**Written task 1:**
Gather every line of the records below that contains the string "tower", treating uppercase and lowercase as different.

══ Passage given

May 2026 Almond Market Report

May’s Position Report shows that California handlers shipped over 214 million pounds during the month of May. This was an increase of +2.6% YoY. Domestic shipments fell -5.5% YoY, while export shipments increased +5.2%. On the crop year, net shipments are off -2.19% with domestic shipments down -13.61% and export shipments up +1.66%.
Total supply for the crop year remains effectively unchanged down -1.24% YoY. After factoring in shipment figures, computed inventory sits slightly ahead of last year up +1.14%.
The Position Report shows strong commitment levels compared to a year ago, with both domestic and export markets showing increased volumes from a year ago. Domestic commitments are up +5.73%, export commitments are up 11.11%, and total commitments are up +8.94%.

════
══ Task input

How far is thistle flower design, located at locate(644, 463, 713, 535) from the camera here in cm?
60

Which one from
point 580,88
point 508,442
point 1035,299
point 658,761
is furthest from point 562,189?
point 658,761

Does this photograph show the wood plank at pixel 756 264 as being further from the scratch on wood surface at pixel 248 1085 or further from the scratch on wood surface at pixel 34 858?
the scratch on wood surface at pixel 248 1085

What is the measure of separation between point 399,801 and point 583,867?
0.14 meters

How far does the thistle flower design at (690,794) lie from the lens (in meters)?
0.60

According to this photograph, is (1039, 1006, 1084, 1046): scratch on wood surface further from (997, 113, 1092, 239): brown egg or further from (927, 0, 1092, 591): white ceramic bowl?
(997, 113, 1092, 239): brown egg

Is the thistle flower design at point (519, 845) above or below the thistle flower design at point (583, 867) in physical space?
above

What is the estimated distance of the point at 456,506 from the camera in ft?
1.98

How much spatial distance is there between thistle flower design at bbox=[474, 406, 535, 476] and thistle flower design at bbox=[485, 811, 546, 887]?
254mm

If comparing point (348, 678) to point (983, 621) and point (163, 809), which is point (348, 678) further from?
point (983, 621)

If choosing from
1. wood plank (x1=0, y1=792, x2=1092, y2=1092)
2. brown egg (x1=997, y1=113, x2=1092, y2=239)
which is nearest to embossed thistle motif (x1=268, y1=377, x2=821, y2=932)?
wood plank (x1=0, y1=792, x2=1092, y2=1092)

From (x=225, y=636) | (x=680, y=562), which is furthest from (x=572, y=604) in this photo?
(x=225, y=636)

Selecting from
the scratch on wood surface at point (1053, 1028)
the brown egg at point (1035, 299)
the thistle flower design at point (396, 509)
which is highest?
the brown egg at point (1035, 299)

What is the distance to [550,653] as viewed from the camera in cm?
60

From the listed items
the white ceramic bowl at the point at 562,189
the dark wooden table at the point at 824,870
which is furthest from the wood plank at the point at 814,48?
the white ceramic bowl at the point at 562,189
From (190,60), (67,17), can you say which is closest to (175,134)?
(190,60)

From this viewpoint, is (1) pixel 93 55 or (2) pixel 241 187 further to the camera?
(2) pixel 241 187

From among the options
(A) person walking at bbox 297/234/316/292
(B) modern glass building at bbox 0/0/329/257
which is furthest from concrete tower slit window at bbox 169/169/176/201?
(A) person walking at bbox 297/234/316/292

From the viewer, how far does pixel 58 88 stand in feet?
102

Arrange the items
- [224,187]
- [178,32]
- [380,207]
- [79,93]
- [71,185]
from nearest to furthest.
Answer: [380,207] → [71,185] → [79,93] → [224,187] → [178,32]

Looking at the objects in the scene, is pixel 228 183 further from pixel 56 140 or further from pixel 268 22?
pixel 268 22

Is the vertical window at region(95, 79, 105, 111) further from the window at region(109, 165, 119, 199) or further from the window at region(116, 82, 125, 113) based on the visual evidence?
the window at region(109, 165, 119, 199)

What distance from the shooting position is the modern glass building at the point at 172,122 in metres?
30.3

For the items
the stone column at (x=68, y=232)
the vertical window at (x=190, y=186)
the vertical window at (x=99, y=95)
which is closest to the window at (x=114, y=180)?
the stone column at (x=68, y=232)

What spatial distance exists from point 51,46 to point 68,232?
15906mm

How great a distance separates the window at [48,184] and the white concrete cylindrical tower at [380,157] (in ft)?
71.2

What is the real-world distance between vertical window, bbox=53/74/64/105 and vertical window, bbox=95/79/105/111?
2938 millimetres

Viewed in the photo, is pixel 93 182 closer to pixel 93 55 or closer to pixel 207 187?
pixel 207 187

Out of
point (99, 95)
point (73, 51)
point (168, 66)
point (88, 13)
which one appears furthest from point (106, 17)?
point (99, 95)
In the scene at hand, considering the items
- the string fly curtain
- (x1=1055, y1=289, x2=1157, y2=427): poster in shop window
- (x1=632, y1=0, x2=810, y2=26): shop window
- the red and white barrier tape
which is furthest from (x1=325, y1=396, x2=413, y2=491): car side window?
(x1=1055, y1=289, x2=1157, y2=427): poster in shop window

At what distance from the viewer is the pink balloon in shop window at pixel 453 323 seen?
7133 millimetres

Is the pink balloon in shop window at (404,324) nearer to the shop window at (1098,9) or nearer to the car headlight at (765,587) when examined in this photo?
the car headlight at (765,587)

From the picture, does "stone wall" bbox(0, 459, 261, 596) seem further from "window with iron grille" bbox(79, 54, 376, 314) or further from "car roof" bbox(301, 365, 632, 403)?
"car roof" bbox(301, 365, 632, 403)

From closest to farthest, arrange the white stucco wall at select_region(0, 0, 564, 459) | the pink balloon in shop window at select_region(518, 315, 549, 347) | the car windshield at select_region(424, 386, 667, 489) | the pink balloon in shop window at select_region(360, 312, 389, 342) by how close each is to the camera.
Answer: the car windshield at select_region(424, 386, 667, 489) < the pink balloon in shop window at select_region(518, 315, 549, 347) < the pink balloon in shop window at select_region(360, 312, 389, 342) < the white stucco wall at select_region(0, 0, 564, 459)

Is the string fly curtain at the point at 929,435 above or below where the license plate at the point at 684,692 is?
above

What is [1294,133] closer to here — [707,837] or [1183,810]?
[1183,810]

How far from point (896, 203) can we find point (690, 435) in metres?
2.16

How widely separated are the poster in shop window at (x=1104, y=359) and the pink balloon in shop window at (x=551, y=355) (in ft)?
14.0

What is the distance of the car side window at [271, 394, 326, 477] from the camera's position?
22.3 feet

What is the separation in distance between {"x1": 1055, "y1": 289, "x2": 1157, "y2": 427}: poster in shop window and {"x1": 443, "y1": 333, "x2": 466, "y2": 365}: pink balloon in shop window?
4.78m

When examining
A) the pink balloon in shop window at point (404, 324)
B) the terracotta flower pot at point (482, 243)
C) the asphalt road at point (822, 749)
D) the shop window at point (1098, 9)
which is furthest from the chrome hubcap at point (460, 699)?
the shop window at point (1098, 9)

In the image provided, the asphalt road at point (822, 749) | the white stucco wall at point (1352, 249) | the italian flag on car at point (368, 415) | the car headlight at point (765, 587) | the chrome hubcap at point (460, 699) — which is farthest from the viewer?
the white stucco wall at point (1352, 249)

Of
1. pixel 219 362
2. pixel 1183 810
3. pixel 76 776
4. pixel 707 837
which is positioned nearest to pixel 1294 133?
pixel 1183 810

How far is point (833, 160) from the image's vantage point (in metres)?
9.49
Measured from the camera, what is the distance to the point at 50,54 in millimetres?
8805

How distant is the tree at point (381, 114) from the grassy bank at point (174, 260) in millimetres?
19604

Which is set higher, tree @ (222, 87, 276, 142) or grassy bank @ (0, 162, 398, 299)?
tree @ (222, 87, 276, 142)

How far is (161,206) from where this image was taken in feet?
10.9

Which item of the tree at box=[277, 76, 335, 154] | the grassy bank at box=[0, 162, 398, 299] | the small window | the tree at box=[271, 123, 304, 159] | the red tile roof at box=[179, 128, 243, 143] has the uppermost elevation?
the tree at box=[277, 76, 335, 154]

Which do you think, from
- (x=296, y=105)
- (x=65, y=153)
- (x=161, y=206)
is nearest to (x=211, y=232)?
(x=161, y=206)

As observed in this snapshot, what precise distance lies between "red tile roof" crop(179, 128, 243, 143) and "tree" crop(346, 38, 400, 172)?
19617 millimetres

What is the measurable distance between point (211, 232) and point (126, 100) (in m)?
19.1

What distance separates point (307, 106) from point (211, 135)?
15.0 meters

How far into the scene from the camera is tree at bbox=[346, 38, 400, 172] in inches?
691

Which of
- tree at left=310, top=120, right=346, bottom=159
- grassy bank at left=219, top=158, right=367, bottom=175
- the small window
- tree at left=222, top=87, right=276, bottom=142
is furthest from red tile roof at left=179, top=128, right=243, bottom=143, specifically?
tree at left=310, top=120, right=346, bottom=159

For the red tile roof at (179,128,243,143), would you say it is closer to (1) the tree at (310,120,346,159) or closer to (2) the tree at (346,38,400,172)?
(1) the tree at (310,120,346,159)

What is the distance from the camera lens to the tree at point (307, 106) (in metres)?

════

**Written task 2:**
According to the almond market report, how many pounds did California handlers ship during May?

**Full solution 1:**
which is furthest from concrete tower slit window at bbox 169/169/176/201?
How great a distance separates the window at [48,184] and the white concrete cylindrical tower at [380,157] (in ft)?

**Full solution 2:**
Over 214 million pounds.